What’s going on with the women in Strange Days?
Each drawing represents a frozen scene from a story, usually a weird one. I let viewers decide what it’s about, though. I don’t think it’s fair to hand them every little detail, so that they’re cut off from contributing—or, just as likely in the art world—I don’t want to give them something so conceptual and pretentious that they have to pretend to understand it for fear of being an idiot.
Is being an artist everything you’d hoped for?
Well, I’m lucky to be able to do what I did as a kid and get paid for it. When I was about five years old, my dad told me how boring art school was. I kept thinking, “Are you kidding? You drew all day in school!” I’d be lying, however, if I said there weren’t frustrations. Look at any genre of art and you’ll see that there’s a lot to be annoyed about as an artist with honest intentions. And yes, I discovered that there are parts of the process—especially when it’s a huge project—that actually can be boring. And yet, it’s somehow all worth it.
"Small town" is what Souther Salazar—who hails from Oakdale, California—still calls himself. Now living in Los Angeles, Salazar's recent show at Newe York's Jonathan Levine Gallery, Space Cadets, is a revelation of everyday oddities and otherworldly ink renderings of light-bulb hot air balloons, asthma inhaler jet planes, and pet-like monsters.
Tell me about your art school experience.

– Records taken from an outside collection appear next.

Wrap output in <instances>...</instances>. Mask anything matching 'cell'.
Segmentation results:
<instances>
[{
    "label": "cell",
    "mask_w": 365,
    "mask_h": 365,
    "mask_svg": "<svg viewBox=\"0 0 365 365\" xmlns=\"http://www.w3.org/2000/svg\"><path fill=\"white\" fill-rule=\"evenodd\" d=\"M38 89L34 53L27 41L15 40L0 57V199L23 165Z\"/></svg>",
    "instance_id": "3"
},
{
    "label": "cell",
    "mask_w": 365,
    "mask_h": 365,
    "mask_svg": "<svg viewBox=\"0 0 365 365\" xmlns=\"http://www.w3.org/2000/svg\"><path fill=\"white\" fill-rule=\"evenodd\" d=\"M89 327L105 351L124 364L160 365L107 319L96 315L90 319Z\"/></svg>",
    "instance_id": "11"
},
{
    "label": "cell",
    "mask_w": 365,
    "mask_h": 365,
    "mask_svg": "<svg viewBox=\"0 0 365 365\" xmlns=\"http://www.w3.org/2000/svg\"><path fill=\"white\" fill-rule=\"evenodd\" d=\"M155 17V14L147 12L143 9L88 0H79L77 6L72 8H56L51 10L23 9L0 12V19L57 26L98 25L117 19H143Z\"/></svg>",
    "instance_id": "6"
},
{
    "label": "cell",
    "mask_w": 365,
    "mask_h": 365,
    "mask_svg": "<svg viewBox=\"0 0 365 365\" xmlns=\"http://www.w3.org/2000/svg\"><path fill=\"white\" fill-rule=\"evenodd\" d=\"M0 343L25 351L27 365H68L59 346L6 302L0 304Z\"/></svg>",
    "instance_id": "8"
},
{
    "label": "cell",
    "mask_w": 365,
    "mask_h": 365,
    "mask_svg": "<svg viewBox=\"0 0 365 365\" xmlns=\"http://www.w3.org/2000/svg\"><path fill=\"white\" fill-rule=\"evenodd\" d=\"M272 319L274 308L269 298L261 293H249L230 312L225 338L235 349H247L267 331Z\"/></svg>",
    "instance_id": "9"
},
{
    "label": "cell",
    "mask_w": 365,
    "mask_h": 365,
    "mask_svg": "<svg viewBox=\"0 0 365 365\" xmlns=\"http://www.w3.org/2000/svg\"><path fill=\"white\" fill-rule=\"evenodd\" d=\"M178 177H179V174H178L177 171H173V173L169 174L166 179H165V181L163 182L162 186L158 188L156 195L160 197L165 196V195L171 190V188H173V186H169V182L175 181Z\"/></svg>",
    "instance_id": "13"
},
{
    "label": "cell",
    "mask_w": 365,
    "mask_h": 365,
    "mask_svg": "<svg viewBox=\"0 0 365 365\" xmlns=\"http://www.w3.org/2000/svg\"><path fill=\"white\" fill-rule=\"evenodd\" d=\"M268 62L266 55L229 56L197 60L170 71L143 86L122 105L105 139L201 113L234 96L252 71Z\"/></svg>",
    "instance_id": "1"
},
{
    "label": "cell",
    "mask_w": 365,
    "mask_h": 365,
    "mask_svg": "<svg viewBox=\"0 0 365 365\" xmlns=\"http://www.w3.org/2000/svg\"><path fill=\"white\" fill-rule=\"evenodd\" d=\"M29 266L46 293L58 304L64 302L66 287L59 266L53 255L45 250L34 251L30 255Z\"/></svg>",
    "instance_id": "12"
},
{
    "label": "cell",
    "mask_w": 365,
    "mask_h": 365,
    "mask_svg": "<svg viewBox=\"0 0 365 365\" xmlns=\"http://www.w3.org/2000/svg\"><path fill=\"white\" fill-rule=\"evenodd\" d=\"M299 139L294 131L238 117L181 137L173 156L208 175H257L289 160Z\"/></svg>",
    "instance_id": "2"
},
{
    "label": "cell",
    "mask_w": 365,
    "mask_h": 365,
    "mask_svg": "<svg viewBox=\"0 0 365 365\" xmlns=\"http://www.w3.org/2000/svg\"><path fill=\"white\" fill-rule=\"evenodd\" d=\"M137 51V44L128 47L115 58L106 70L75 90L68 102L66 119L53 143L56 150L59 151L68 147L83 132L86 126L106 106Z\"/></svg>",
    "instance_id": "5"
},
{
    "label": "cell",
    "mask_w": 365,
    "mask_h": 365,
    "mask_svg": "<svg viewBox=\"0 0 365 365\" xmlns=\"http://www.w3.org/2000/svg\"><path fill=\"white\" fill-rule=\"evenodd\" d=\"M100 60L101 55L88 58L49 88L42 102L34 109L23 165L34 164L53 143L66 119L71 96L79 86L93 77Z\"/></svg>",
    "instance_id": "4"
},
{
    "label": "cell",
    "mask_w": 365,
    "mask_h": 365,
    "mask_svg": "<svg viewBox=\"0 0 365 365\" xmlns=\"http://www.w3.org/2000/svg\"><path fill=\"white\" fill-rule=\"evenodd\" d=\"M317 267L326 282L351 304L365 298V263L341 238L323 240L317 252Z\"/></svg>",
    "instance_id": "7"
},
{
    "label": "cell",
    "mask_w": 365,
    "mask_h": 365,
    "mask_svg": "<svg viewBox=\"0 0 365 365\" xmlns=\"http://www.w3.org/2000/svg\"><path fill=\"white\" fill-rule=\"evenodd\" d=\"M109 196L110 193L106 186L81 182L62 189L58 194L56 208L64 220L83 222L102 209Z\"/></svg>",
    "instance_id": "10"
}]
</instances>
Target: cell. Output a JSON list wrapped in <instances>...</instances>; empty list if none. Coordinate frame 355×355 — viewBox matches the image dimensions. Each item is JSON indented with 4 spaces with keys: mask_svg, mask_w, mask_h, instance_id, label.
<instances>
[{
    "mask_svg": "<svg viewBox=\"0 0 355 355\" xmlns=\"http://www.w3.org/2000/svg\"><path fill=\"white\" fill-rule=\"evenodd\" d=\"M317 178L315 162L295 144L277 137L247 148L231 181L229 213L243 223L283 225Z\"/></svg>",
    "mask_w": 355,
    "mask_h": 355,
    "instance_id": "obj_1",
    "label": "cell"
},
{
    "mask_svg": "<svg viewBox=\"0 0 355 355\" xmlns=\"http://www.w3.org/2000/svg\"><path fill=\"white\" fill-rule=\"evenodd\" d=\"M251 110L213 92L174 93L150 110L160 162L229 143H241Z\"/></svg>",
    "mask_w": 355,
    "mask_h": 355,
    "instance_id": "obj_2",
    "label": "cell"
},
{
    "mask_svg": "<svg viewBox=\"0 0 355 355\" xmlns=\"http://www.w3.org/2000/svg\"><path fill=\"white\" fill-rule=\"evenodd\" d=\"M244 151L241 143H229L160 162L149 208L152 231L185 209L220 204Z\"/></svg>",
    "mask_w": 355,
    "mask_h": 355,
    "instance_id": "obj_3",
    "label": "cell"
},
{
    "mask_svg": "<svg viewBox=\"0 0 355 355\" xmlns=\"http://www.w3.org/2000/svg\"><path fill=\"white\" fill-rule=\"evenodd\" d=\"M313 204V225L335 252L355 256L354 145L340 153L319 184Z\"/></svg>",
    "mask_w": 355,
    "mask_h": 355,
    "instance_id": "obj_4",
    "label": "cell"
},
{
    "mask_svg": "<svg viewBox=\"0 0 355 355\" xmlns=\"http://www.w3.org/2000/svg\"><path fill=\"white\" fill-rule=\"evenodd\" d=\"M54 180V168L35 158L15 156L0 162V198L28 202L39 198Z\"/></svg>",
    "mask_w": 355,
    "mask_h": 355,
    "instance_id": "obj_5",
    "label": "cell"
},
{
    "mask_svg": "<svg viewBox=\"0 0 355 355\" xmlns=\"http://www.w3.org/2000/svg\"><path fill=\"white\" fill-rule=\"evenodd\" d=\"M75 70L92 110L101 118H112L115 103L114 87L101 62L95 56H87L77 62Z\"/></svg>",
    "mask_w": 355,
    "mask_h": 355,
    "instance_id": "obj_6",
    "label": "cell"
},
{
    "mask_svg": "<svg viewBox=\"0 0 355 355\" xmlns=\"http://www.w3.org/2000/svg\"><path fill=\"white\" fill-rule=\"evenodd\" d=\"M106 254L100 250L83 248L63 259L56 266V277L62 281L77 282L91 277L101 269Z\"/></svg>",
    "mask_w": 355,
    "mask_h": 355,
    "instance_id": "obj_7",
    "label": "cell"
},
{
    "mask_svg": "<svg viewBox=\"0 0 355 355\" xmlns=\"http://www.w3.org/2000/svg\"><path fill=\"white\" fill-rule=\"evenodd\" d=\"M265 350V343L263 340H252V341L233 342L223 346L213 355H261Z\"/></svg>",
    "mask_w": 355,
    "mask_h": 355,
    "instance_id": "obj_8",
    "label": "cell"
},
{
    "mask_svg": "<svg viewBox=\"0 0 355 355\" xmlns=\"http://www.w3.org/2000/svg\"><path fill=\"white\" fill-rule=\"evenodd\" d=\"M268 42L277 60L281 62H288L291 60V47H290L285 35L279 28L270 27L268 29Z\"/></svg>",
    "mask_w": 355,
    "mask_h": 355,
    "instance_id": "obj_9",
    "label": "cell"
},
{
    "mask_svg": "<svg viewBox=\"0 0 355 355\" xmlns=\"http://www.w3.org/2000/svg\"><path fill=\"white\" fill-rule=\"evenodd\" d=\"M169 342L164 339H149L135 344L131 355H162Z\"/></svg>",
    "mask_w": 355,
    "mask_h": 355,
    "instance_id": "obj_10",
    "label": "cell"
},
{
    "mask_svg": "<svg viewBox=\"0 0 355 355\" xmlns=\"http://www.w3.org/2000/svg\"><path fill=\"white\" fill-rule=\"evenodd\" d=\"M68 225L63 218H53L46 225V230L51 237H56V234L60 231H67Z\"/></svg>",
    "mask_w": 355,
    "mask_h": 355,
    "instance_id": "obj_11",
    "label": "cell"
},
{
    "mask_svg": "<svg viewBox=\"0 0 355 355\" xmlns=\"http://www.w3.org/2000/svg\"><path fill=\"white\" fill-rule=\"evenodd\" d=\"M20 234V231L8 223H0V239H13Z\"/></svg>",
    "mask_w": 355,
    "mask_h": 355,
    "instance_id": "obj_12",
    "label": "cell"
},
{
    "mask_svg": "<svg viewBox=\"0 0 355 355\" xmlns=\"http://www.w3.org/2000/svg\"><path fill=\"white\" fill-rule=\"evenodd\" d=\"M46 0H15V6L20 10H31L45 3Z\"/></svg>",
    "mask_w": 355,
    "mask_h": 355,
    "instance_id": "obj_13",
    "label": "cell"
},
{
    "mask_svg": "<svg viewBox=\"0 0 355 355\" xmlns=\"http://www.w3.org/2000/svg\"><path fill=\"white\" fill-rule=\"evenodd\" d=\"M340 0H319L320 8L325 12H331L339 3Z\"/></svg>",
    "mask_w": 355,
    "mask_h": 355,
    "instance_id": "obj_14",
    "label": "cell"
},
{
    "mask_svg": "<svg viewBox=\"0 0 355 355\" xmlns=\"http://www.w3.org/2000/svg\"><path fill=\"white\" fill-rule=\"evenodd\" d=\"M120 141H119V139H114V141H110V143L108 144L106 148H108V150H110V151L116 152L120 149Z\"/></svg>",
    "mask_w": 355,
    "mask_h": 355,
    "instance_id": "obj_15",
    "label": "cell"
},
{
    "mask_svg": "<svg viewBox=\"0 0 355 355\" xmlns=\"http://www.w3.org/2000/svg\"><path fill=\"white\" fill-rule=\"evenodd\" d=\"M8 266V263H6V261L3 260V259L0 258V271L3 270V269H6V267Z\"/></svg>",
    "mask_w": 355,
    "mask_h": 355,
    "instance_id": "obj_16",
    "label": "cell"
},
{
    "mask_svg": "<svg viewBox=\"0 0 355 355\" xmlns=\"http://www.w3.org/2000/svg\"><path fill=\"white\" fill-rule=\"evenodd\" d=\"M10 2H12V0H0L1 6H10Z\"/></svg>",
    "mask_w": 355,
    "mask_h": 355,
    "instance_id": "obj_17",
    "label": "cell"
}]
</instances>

I’ve talked to lots of people who are really jaded about the whole thing, but I loved it. I came from a pretty rural town where there weren’t a lot of opportunities for artists. While I definitely believe you don’t need to go to art school to be an artist, I also believe that one of life’s noblest pursuits is to seek knowledge. Plus, it gave me the confidence I needed to avoid settling for a really crappy job that I would have hated. Space Cadets
Why Space Cadets?
I create characters that look like they’re disengaged, because the world in each piece retreats into a different level of the imagination. Actually, that’s sort of what happens to me. My friends are always telling me how spacey I am, so I figured I’d embrace it for this show.
The work is so dreamlike.
Actually, I used to write down every one of my dreams, and turn them into little comics. I once had a dream that I had discovered a secret language in an old book in the library. Everybody had been looking for it. They were all coming after me to get the knowledge. So I shrunk really small, escaping under the library door. I climbed into a bottle cap, and escaped through the gutter.